## Start
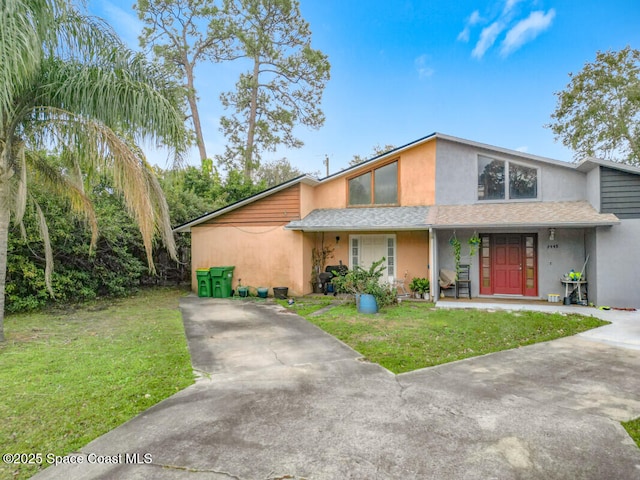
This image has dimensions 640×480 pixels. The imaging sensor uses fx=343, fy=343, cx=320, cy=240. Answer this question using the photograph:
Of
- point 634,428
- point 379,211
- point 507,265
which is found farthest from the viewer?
point 379,211

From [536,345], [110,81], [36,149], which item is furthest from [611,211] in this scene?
[36,149]

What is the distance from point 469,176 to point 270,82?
15161mm

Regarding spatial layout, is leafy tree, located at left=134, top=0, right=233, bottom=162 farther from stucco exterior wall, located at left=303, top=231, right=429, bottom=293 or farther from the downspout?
the downspout

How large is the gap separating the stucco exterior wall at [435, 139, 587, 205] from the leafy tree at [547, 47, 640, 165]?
12.0 meters

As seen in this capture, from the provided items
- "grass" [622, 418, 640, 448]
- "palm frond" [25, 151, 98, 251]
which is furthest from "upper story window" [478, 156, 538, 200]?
"palm frond" [25, 151, 98, 251]

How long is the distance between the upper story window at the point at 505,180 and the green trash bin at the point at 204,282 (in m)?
9.90

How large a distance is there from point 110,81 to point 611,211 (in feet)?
39.8

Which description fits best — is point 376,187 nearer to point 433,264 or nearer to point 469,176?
point 469,176

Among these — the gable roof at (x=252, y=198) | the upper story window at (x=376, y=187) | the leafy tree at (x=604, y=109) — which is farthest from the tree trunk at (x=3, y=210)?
the leafy tree at (x=604, y=109)

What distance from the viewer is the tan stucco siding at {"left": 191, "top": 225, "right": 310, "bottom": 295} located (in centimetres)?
1220

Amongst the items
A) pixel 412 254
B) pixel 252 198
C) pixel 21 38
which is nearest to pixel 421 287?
pixel 412 254

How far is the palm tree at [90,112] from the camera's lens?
5.66 m

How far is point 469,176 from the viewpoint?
11.7 metres

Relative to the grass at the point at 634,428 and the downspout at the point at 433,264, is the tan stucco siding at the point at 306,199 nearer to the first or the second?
the downspout at the point at 433,264
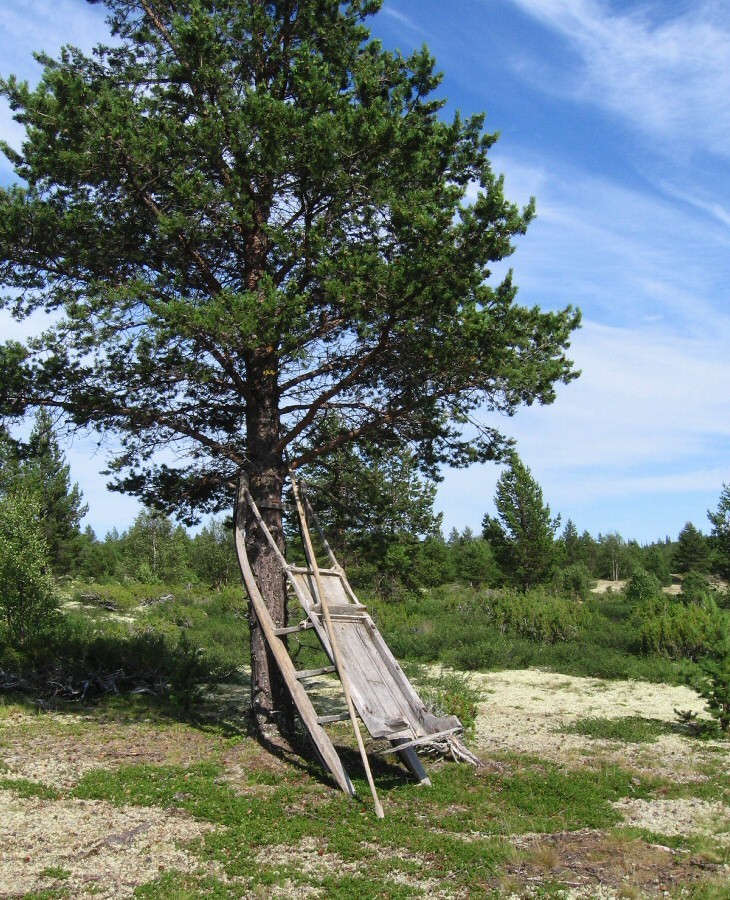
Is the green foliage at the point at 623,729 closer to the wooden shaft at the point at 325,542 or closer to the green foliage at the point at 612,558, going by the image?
the wooden shaft at the point at 325,542

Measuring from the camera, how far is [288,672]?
8.51 metres

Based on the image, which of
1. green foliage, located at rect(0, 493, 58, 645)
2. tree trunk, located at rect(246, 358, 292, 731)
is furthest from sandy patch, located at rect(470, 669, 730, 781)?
green foliage, located at rect(0, 493, 58, 645)

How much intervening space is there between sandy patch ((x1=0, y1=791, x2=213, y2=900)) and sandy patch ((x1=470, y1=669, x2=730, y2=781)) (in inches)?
184

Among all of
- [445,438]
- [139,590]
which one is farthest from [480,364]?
[139,590]

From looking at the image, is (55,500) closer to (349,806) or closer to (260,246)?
(260,246)

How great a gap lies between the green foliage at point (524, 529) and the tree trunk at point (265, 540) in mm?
21634

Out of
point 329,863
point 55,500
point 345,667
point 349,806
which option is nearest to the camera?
point 329,863

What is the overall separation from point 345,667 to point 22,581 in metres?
7.49

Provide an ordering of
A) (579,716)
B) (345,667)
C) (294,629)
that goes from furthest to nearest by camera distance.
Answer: (579,716), (294,629), (345,667)

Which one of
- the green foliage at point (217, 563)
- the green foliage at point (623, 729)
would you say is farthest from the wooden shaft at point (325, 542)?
the green foliage at point (217, 563)

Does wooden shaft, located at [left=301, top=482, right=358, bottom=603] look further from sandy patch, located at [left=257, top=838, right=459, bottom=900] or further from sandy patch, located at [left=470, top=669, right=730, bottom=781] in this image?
sandy patch, located at [left=257, top=838, right=459, bottom=900]

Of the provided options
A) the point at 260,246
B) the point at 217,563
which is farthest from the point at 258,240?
the point at 217,563

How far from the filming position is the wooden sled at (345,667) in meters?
7.83

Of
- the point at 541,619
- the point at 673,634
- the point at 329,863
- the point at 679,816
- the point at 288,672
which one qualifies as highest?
the point at 541,619
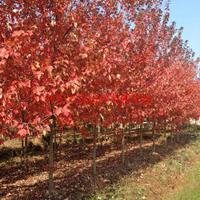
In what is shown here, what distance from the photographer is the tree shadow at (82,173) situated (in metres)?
12.5

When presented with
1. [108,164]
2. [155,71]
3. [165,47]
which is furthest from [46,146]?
[165,47]

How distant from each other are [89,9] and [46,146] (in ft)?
41.4

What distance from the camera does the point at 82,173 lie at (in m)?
15.6

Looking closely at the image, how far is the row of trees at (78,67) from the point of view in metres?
6.80

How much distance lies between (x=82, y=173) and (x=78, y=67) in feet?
26.7

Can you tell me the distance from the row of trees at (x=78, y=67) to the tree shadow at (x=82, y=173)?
6.53ft

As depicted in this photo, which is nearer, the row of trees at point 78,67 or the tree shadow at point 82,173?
the row of trees at point 78,67

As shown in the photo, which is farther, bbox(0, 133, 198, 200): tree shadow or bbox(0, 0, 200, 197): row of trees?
bbox(0, 133, 198, 200): tree shadow

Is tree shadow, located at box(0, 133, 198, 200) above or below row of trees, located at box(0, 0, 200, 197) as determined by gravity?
## End
* Exercise:
Gather every line of the records above that contains the string "shown", treating uppercase and lowercase as different.

* The output:
In what is shown here, what distance from the photographer is the tree shadow at (82,173) situated (in metres)?
As shown in the photo, which is farther, bbox(0, 133, 198, 200): tree shadow or bbox(0, 0, 200, 197): row of trees?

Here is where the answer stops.